=== Begin Enclosure ===

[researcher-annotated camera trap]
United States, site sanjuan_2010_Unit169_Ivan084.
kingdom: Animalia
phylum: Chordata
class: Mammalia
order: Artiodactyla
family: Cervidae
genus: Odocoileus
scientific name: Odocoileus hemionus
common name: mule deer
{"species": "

=== End Enclosure ===

# WHAT IS EXPECTED:
Once you reach the line containing "class: Mammalia", transcribe it and each line after it through the end of the material, exactly and with nothing added.

# OUTPUT:
class: Mammalia
order: Artiodactyla
family: Cervidae
genus: Odocoileus
scientific name: Odocoileus hemionus
common name: mule deer
{"species": "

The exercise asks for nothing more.